Inaccuracy and Bias are Built-In
AI models are trained on vast amounts of human-generated text, as a result, they may reflect and perpetuate biases and errors present in this data. Companies producing AI models often put barriers in place to prevent inaccuracy and bias, but their presence and effect are often difficult to correct.
Hallucination
When AI generates incorrect information, it’s called a “hallucination." Since it is difficult at times to tell where an AI tool is sourcing its data, as a researcher, you have the responsibility to review and identify sources.
Errors
AI models make mistakes. Although they process and analyze data at incredible speeds, they simply don't possess the intuitive understanding or judgment that a human possesses. We should always review and contextualize its outputs.
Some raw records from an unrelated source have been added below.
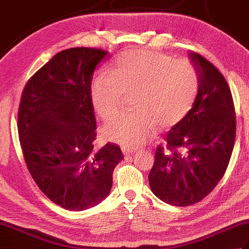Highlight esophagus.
<instances>
[{
    "instance_id": "1",
    "label": "esophagus",
    "mask_w": 249,
    "mask_h": 249,
    "mask_svg": "<svg viewBox=\"0 0 249 249\" xmlns=\"http://www.w3.org/2000/svg\"><path fill=\"white\" fill-rule=\"evenodd\" d=\"M122 152H123V154L127 157V156H131L133 154H135L136 150L130 149V147H127V146H123L122 147Z\"/></svg>"
}]
</instances>
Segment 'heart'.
<instances>
[{
	"label": "heart",
	"mask_w": 249,
	"mask_h": 249,
	"mask_svg": "<svg viewBox=\"0 0 249 249\" xmlns=\"http://www.w3.org/2000/svg\"><path fill=\"white\" fill-rule=\"evenodd\" d=\"M199 87L198 70L190 61L130 49L116 57L113 72L102 71L93 79L91 99L96 112L109 120L118 114L124 94L135 93L136 110L106 124L103 135L114 143L138 147L152 138L156 124H178L192 110Z\"/></svg>",
	"instance_id": "heart-1"
}]
</instances>
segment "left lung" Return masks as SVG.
Here are the masks:
<instances>
[{"mask_svg": "<svg viewBox=\"0 0 249 249\" xmlns=\"http://www.w3.org/2000/svg\"><path fill=\"white\" fill-rule=\"evenodd\" d=\"M197 67L200 87L188 114L167 134L166 146H158L149 174L157 198L188 206L206 197L228 167L235 140V114L226 79L212 63L188 52Z\"/></svg>", "mask_w": 249, "mask_h": 249, "instance_id": "1", "label": "left lung"}]
</instances>
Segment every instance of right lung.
Listing matches in <instances>:
<instances>
[{"mask_svg": "<svg viewBox=\"0 0 249 249\" xmlns=\"http://www.w3.org/2000/svg\"><path fill=\"white\" fill-rule=\"evenodd\" d=\"M108 51L77 47L56 53L34 73L21 96L18 131L23 156L37 186L52 202L84 211L102 202L124 156L119 145L96 151L91 99L95 68Z\"/></svg>", "mask_w": 249, "mask_h": 249, "instance_id": "add662e5", "label": "right lung"}]
</instances>
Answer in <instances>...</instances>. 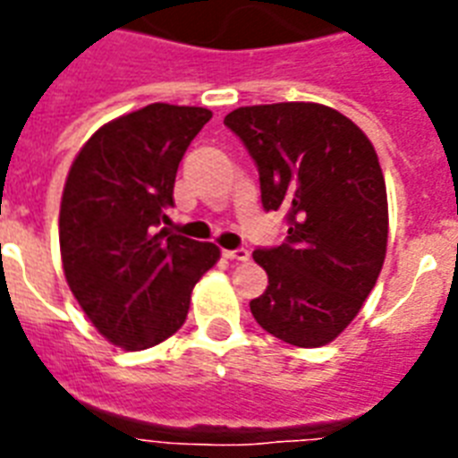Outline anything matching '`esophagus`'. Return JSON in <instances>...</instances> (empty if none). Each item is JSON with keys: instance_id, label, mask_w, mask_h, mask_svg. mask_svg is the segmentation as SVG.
Listing matches in <instances>:
<instances>
[{"instance_id": "1", "label": "esophagus", "mask_w": 458, "mask_h": 458, "mask_svg": "<svg viewBox=\"0 0 458 458\" xmlns=\"http://www.w3.org/2000/svg\"><path fill=\"white\" fill-rule=\"evenodd\" d=\"M223 257L230 259V261H250V250H244V247H240V250H225Z\"/></svg>"}]
</instances>
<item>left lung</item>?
Here are the masks:
<instances>
[{
    "instance_id": "1",
    "label": "left lung",
    "mask_w": 458,
    "mask_h": 458,
    "mask_svg": "<svg viewBox=\"0 0 458 458\" xmlns=\"http://www.w3.org/2000/svg\"><path fill=\"white\" fill-rule=\"evenodd\" d=\"M223 123L254 158L266 211H285L287 235L259 247L268 287L250 301L266 333L323 347L376 287L387 247V192L370 140L323 104L242 106Z\"/></svg>"
}]
</instances>
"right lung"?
<instances>
[{"label": "right lung", "instance_id": "obj_1", "mask_svg": "<svg viewBox=\"0 0 458 458\" xmlns=\"http://www.w3.org/2000/svg\"><path fill=\"white\" fill-rule=\"evenodd\" d=\"M211 111L149 104L92 135L68 173L59 214L68 287L106 337L154 347L187 318L218 247L165 228L175 173Z\"/></svg>", "mask_w": 458, "mask_h": 458}]
</instances>
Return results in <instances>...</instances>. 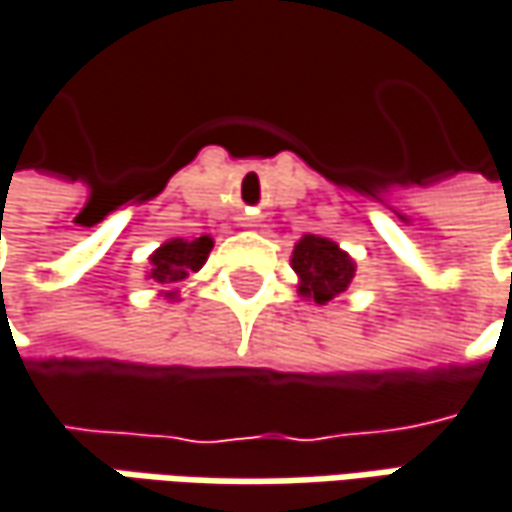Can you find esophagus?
Masks as SVG:
<instances>
[{
  "mask_svg": "<svg viewBox=\"0 0 512 512\" xmlns=\"http://www.w3.org/2000/svg\"><path fill=\"white\" fill-rule=\"evenodd\" d=\"M255 223V217H246V226H252Z\"/></svg>",
  "mask_w": 512,
  "mask_h": 512,
  "instance_id": "obj_1",
  "label": "esophagus"
}]
</instances>
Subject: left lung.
I'll list each match as a JSON object with an SVG mask.
<instances>
[{
  "label": "left lung",
  "instance_id": "1",
  "mask_svg": "<svg viewBox=\"0 0 512 512\" xmlns=\"http://www.w3.org/2000/svg\"><path fill=\"white\" fill-rule=\"evenodd\" d=\"M292 269L298 275V292L316 304L336 301L342 292L350 289L356 275L353 257L342 252L333 240L304 234L292 249Z\"/></svg>",
  "mask_w": 512,
  "mask_h": 512
}]
</instances>
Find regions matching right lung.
<instances>
[{
  "label": "right lung",
  "mask_w": 512,
  "mask_h": 512,
  "mask_svg": "<svg viewBox=\"0 0 512 512\" xmlns=\"http://www.w3.org/2000/svg\"><path fill=\"white\" fill-rule=\"evenodd\" d=\"M211 249H214V240L208 234L194 237V240L173 237V240L162 243L150 255V272H147V278L156 286H162L159 292L165 298H176L179 289H170V286L182 284L191 272H199L202 263L211 255Z\"/></svg>",
  "instance_id": "1"
}]
</instances>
Your professor may have included in the course syllabus a statement that addresses the use of AI tools. If not, ask them.
"All members of Tulane University have a responsibility to protect university data from unauthorized access or disclosure. Consistent with Tulane’s data governance, data management, and data classification policies, data classified as Level 2- Internal, Level 3-Confidential Data, or Level 4- Restricted should not be entered into publicly available generative AI tools. Information shared with generative AI tools using default settings is not private and could result in unauthorized access or disclosure of university proprietary, confidential or restricted data." (Source: https://ai.tulane.edu)
By design, ChatGPT and other generative AI collect the data you input to improve their models. It's important to limit the amount of personal information you share. As a user, making sure you’re omitting personal details in queries is a good first step. Review your tool to see how you may protect your privacy. For example, to limit what ChatGPT can save and use from your queries, you can turn off chat history and model training.